The decision

Upper Tribunal
(Immigration and Asylum Chamber) Appeal Numbers: EA/00252/2019


Field House
Decision & Reasons Promulgated
On 12th November 2019
On 14th November 2019







For the Appellant: Ms L Appiah, of Counsel, instructed by Isaac Akande & Co Solicitors
For the Respondent: Mr C Avery, Senior Home Office Presenting Officer



1. The appellant is a citizen of Nigeria born in 1982. He arrived in the UK lawfully in May 2010 as a student, having visited the UK previously. After 2012 he made a number of applications to remain which were not successful, and an appeal against one of these decisions was dismissed by Judge of the First-tier Tribunal Lingam in September 2017. He applied for a derivative residence card as his mother's carer and the application was refused in a decision dated 4th January 2019. His appeal against the decision was dismissed by First-tier Tribunal Judge H Clark in a determination promulgated on the 26th July 2019.
2. Permission to appeal was granted by Designated First-tier Tribunal Judge MacDonald on 15th October 2019 on the basis that it was arguable that the First-tier judge had erred in law in making findings that the appellant's sister could and would do shopping, cleaning and go to medical appointments for/with the appellant's mother when arguably there was no evidence in support of these findings.
3. The matter came before me to determine whether the First-tier Tribunal had erred in law.
Submissions - Error of Law
4. In oral submission from Ms Appiah and in the grounds of appeal it was argued, in summary, as follows.

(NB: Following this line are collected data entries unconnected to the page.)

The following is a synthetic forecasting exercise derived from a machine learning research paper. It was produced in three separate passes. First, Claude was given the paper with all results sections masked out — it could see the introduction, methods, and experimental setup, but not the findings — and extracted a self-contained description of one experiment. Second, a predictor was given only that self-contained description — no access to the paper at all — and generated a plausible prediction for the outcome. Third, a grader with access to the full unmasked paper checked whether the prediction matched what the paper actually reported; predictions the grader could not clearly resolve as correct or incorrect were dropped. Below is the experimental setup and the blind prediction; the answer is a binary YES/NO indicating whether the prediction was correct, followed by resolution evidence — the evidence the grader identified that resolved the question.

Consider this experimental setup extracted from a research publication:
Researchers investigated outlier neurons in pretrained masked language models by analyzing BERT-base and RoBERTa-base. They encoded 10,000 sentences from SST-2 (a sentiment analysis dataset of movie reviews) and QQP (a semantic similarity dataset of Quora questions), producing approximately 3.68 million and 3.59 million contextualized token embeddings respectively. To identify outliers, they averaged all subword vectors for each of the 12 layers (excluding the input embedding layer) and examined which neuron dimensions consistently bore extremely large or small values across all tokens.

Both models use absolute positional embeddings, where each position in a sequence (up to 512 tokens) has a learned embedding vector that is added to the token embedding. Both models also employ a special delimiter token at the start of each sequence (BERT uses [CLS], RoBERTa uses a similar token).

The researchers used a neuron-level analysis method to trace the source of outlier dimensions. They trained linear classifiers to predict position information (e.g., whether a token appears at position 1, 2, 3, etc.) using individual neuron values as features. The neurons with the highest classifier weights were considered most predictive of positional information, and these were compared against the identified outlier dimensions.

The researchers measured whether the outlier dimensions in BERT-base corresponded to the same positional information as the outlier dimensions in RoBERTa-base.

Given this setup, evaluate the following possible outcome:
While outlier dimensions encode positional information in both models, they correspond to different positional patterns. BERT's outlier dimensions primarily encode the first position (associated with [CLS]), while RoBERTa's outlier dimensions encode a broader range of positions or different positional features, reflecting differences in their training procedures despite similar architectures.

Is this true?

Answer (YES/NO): YES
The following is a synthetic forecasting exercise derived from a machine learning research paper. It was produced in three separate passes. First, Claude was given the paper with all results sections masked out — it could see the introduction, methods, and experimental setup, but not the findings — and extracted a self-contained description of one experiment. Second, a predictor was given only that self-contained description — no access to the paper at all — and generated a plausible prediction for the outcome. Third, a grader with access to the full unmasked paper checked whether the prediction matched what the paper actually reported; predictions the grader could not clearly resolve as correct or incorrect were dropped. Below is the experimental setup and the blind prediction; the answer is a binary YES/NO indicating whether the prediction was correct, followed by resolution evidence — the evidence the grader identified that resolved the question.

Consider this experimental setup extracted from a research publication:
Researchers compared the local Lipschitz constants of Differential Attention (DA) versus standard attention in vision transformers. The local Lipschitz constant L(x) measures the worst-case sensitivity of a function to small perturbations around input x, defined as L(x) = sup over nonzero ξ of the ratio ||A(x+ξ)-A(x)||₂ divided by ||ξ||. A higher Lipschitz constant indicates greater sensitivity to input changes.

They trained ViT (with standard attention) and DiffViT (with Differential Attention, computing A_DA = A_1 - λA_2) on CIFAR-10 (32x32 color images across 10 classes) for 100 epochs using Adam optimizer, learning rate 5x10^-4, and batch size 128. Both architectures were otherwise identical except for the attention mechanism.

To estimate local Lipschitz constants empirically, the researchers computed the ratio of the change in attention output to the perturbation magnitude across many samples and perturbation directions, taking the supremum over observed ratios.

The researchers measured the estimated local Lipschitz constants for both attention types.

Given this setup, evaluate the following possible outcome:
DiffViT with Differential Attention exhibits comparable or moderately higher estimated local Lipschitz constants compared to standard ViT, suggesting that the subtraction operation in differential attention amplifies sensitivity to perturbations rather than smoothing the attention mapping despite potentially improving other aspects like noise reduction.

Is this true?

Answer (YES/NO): NO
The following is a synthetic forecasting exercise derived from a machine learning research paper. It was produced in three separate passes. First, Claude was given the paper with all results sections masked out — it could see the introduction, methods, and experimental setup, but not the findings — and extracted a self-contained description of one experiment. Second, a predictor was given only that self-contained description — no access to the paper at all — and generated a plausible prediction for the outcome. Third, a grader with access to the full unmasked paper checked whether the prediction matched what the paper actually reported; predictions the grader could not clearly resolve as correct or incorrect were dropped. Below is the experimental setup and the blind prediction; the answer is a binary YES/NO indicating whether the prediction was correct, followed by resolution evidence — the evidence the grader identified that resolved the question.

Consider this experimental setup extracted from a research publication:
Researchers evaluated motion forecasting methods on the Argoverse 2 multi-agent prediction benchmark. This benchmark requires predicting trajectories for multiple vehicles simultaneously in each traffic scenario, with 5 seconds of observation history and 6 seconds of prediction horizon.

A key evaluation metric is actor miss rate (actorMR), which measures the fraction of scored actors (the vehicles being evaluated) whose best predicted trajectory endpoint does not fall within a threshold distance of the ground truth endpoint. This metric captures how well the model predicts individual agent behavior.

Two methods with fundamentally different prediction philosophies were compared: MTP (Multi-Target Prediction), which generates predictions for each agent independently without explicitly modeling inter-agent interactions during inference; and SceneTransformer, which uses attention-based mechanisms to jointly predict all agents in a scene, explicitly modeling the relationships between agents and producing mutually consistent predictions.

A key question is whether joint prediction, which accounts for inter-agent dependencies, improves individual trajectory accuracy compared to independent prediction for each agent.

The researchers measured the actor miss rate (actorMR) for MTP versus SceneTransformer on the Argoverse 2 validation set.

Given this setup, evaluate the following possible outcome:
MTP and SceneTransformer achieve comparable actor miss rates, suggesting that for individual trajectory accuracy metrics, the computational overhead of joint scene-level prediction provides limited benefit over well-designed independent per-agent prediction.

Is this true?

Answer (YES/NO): NO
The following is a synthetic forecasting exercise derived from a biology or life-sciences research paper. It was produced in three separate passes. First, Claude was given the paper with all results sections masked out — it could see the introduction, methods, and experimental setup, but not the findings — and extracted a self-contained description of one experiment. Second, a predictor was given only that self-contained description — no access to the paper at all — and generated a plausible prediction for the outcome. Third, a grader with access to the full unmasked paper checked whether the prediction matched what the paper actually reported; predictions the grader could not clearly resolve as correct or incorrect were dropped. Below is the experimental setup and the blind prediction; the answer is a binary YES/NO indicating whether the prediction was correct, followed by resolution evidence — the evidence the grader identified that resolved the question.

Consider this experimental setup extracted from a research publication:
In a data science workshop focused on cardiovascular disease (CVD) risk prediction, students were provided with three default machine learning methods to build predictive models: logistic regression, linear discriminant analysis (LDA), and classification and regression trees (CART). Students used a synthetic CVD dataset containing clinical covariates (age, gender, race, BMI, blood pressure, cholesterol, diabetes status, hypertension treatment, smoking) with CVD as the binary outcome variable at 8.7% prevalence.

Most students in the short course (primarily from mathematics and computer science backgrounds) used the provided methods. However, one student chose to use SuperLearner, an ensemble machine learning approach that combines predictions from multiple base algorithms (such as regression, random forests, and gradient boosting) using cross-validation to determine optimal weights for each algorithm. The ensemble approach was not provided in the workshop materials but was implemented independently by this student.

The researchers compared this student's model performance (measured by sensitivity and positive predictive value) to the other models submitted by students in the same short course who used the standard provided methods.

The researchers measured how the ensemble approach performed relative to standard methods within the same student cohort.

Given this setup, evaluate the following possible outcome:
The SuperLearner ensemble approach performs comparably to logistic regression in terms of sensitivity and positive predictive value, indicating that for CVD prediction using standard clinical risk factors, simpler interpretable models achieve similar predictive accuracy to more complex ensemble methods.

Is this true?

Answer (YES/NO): NO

The key question is whether the appellant's mother would be forced to leave the UK/EEA if the appellant were not in the UK. The First-tier Tribunal found at paragraph 29 that the appellant's sister was not working and could do shopping, cleaning and accompany their mother to medical appointments. However, the evidence of the appellant was that all his siblings had children and could not care for their mother, and in oral evidence he said that his sister was studying at the current time. The evidence of the occupational therapist is that the appellant, cooks, cleans, shops and provides mobility in the home environment for his mother. The finding with respect to the appellant's sister, that she could take over from him as she was not working and has school age children, was therefore not based lawfully on evidence before the First-tier Tribunal.
5. It was further argued that this error is material to the outcome of the appeal as in the context of the very extensive 24 hour personal care provided by the appellant, and documented in the Reablement Case Management Report of Social Services on his mother, it was not open to the First-tier Tribunal to conclude that Social Services would in reality be able to provide this level of care for the appellant's mother.
6. I did not need to call on Mr Avery.
Conclusions - Error of Law
7. The First-tier Tribunal correctly directs itself to the applicable law with respect to derivative rights of residence under Regulation 16(5) of the Immigration (EEA) Regulations 2016 at paragraphs 8 to 10 of the decision. This test is then clearly applied in the conclusion at paragraph 32 of the decision. The First-tier Tribunal makes careful findings based on the Islington NHS Trust Care Assessment with respect to the appellant's mother's needs at paragraphs 26 and 27 of the decision, and finds that the appellant is his mother's primary carer. There is a legally correct direction at paragraph 27 of the decision that the fact that the appellant and his mother would miss each other if not allowed to stay together and the fact that the current arrangement for her care by him might be the most desirable, and indeed would appear to be saving Social Services considerable cost, does not qualify the appellant to remain, as even if these things are the case they would not mean that his mother would be required to leave the UK if the appellant was forced to depart.
8. I find that there was no evidence to support the finding at paragraph 29 of the decision that it was likely that the appellant's sister would do shopping, cleaning and take her mother to medical appointments during the day particularly given that she is currently studying and has young children. It was however open to the First-tier Tribunal to find that the appellant's mother has other close relatives other than the appellant for her emotional needs as is done at paragraph 32 of the decision.
9. I find that it was reasonable for the First-tier Tribunal to find at paragraphs 31 and 32 of the decision that the appellant's mother's care needs would be reassessed by Social Services if the appellant were not there to assist her. This was particularly reasonable as clearly Social Services are aware of the appellant's mother and monitoring her case and ensuring she obtains relevant services. It was not an error of law for the First-tier Tribunal to assume that Social Services would fulfil their statutory obligations to the appellant's mother and provide her with the 24 hour care that is currently needed, and given by the appellant, if he were removed from the UK. It was also open to the First-tier Tribunal to find at paragraph 32 of the decision that the appellant's mother would also have other close relatives to turn to in the UK for emotional support, as she has three other children in the UK, two sons and a daughter. As a result I find that there was no material error in the decision that the appellant's mother would not be compelled to leave the UK if he were forced to leave the UK, and that thus he was not entitled to a derivative residence card.


1. The making of the decision of the First-tier Tribunal did not involve the making of an error on a point of law.

2. I uphold the decision of the First-tier Tribunal dismissing the appeal under the Immigration (EEA) Regulations 2016.